Mission Indians is a term used to refer to the indigenous people of California who were forcibly removed from their lands and placed in Franciscan Missions during the mid-16th century because of Spanish settlers. There are approximately 21 Franciscan Mission within California starting from San Jose and ending in San Diego. Many of the Missions we see today are recreations of the original missions that were destroyed by the Kumeyaay an surrounding tribes resisting their genocide.

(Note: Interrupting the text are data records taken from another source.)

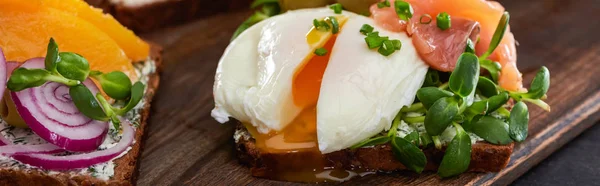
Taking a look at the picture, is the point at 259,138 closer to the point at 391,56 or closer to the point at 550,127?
the point at 391,56

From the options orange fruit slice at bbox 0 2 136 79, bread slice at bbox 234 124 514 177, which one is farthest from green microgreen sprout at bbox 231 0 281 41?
bread slice at bbox 234 124 514 177

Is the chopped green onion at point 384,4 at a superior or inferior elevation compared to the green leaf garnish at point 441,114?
superior

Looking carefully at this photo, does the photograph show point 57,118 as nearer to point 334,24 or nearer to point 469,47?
point 334,24

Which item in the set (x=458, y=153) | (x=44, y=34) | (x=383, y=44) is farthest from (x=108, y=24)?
(x=458, y=153)

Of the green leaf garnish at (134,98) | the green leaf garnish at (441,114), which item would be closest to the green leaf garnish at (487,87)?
the green leaf garnish at (441,114)

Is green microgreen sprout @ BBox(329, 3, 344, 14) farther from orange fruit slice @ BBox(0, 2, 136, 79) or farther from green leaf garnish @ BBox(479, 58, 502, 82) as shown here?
orange fruit slice @ BBox(0, 2, 136, 79)

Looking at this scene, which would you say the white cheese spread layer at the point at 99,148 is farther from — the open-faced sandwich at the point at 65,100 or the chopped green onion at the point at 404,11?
the chopped green onion at the point at 404,11

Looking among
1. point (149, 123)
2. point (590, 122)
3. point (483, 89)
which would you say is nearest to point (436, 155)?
point (483, 89)
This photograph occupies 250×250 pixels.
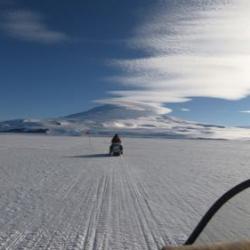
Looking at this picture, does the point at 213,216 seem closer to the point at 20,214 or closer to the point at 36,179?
the point at 20,214

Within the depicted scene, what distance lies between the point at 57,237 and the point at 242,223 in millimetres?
3638

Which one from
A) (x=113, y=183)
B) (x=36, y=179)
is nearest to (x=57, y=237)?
(x=113, y=183)

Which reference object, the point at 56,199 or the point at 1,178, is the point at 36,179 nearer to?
the point at 1,178

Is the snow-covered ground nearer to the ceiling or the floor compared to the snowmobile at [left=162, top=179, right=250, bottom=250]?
nearer to the floor

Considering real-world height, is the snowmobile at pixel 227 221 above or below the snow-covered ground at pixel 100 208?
Result: above

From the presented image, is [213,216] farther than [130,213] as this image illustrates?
No

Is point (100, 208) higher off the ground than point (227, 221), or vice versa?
point (227, 221)

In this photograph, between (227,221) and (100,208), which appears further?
(100,208)

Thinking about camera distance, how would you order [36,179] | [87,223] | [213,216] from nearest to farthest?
1. [213,216]
2. [87,223]
3. [36,179]

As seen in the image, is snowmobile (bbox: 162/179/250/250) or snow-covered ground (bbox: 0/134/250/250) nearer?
snowmobile (bbox: 162/179/250/250)

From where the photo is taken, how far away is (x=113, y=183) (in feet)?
37.6

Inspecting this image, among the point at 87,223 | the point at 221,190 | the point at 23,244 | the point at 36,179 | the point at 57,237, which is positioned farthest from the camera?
the point at 36,179

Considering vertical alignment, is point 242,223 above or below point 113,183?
above

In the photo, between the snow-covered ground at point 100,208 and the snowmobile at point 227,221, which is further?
the snow-covered ground at point 100,208
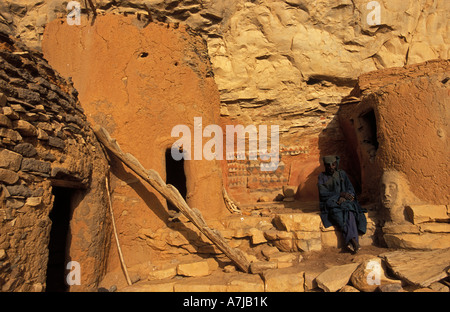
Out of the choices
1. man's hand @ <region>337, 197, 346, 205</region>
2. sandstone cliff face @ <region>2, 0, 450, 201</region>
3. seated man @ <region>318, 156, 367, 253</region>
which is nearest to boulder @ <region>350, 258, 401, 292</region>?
seated man @ <region>318, 156, 367, 253</region>

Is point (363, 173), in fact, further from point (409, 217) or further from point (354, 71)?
point (354, 71)

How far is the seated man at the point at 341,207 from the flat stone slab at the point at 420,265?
619mm

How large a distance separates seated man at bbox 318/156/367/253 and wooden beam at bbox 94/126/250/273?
1.52 metres

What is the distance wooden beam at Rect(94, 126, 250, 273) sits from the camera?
430 cm

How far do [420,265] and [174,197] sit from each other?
3.43 meters

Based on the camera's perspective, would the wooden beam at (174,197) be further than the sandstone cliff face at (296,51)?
No

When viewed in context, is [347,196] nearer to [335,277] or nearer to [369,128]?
[335,277]

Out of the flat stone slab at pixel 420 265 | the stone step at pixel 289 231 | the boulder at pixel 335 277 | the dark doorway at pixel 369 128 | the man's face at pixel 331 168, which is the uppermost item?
the dark doorway at pixel 369 128

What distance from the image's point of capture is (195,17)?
290 inches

The Kumeyaay's ancestral territories extend across present-day southern California and Baja California, they endured successive waves of colonization. Spanish missionaries arrived in 1769, establishing missions that sought to forcibly convert, relocate, and control Native populations. Indigenous peoples were compelled into labor, subjected to violence, and suffered massive population loss due to disease and systemic abuse.

After Mexican independence in 1821, the secularization of the mission system did not return land to Indigenous communities. Instead, vast tracts were distributed through land grants to private individuals, further dispossessing Native people. The Kumeyaay resisted, staging organized revolts and maintaining traditional lifeways despite constant disruption.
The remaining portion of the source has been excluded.